Poor whites are blaming the wrong people
11th November 2013 · 0 Comments
By Bill Fletcher, Jr.
NNPA Columnist
I read a very sad article in the Washington Post on October 29. It concerned the base of the Tea Party movement, and specifically focused on some economically distressed whites living in Georgia. They, like many other residents of Tea Party-controlled Congressional districts, are suffering under the weight of an economy that will not get fully in gear. Who do they blame? Obama. Who do they support? Congressional representatives who wanted to close down government.
It was striking in reading this piece, and later reading something on the polarization of wealth on this planet, that these economically precarious whites have concluded that Obama, particularly through the Affordable Healthcare Act, somehow is worsening the economy for them.
If the residents of these districts were angry about the polarization of wealth; if they were angry that Obama has not done enough; if they were angry that corporate America was using them as a doormat, I could understand that.
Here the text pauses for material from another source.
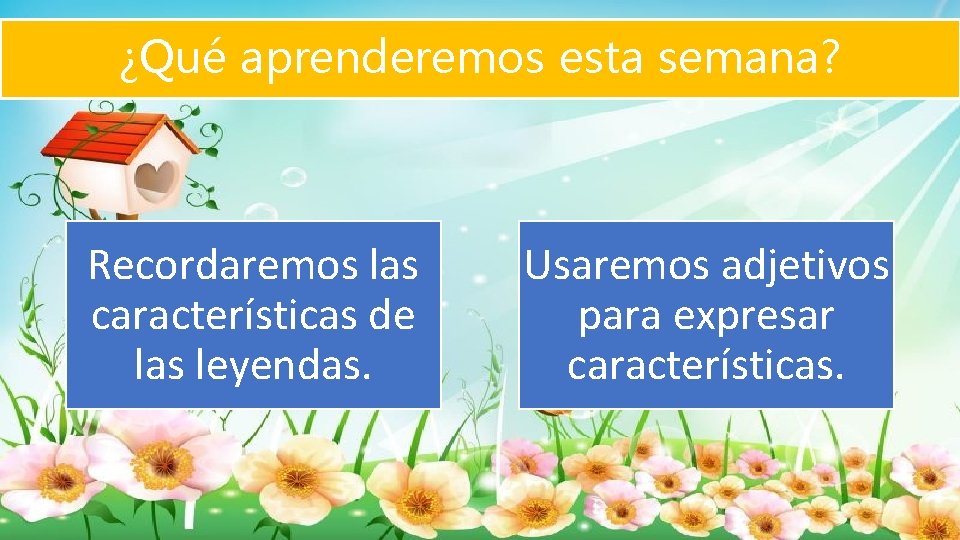 ¿Qué aprenderemos esta semana? Recordaremos las características de las leyendas. Usaremos adjetivos para expresar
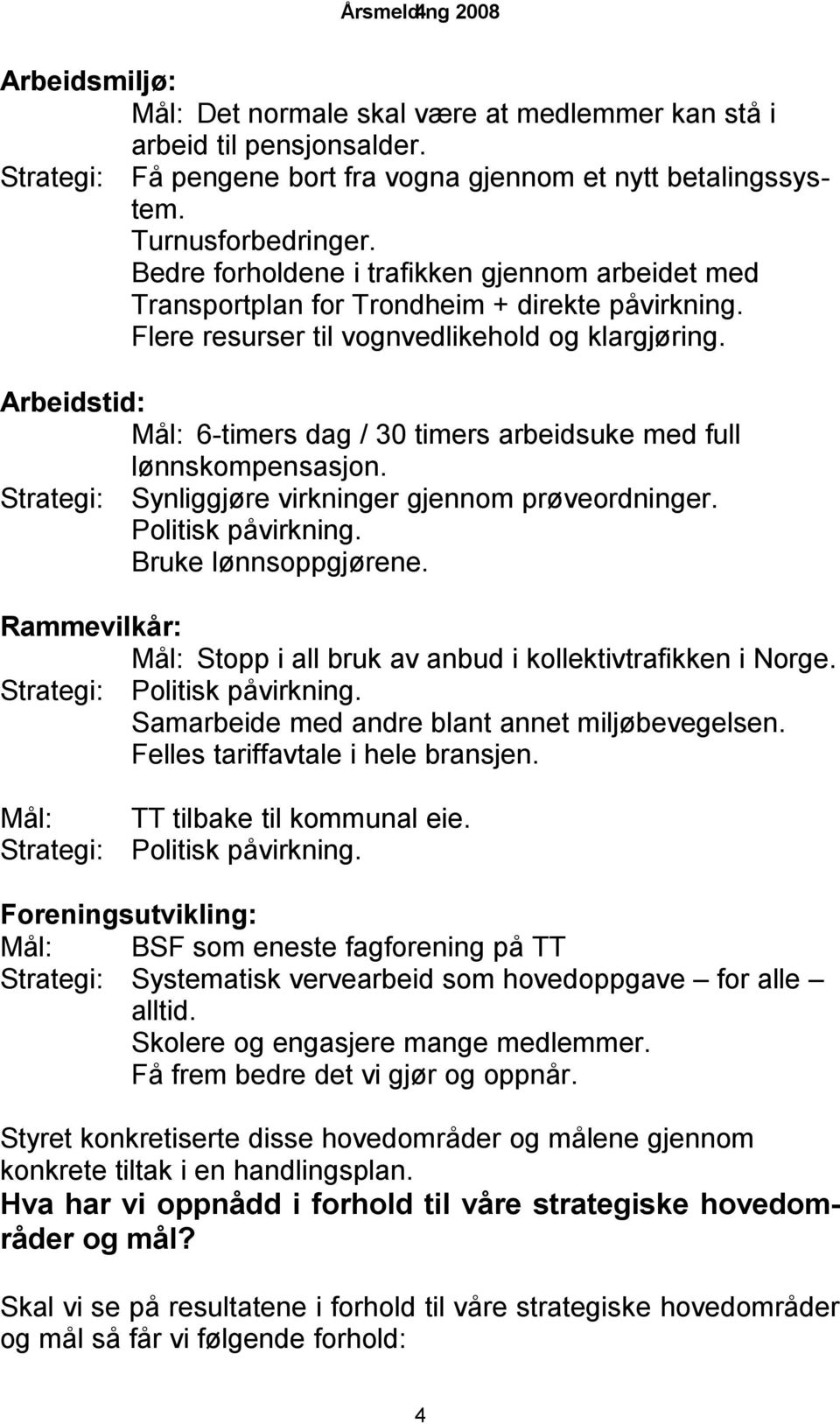 Arbeidstid: Mål: 6-timers dag / 30 timers arbeidsuke med full lønnskompensasjon. Strategi: Synliggjøre virkninger gjennom prøveordninger. Politisk påvirkning. Bruke lønnsoppgjørene.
But to jump from their economic problems to supporting the very same people who are destroying their lives can only be understood through the prism of race.
The one thing that you will not get out of me is a defense of President Obama on much of the economy or on foreign policy. But I believe in speaking the truth, and specifically being clear on the real source of our problems. Those white residents may not be aware that the living standard for the average working person has been declining since the mid-1970s. They may not be aware that the Republican Party that calls upon them every election season has advanced economic policies that push them further into debt and poverty than ever before. They may not be aware that the global economy is shifting, and shifting against working people. They may also be only slightly aware that the financial powerhouses will do all that they can to sway Democratic and Republican politicians in order to protect their pots of gold.
Yet it is easier to see in the Black president the representative of all that they hate and fear. It is easier to see in the Black president the threat to their future since he represents the unknown. It is easier to see in the Black president the easiest target in order to explain why their lives are so miserable. And it is easier to target a Black president than to come to grips with a very simple fact: the rich white elite does not give a cuss about their sorry rear ends…just so long as they keep voting Republican every election season.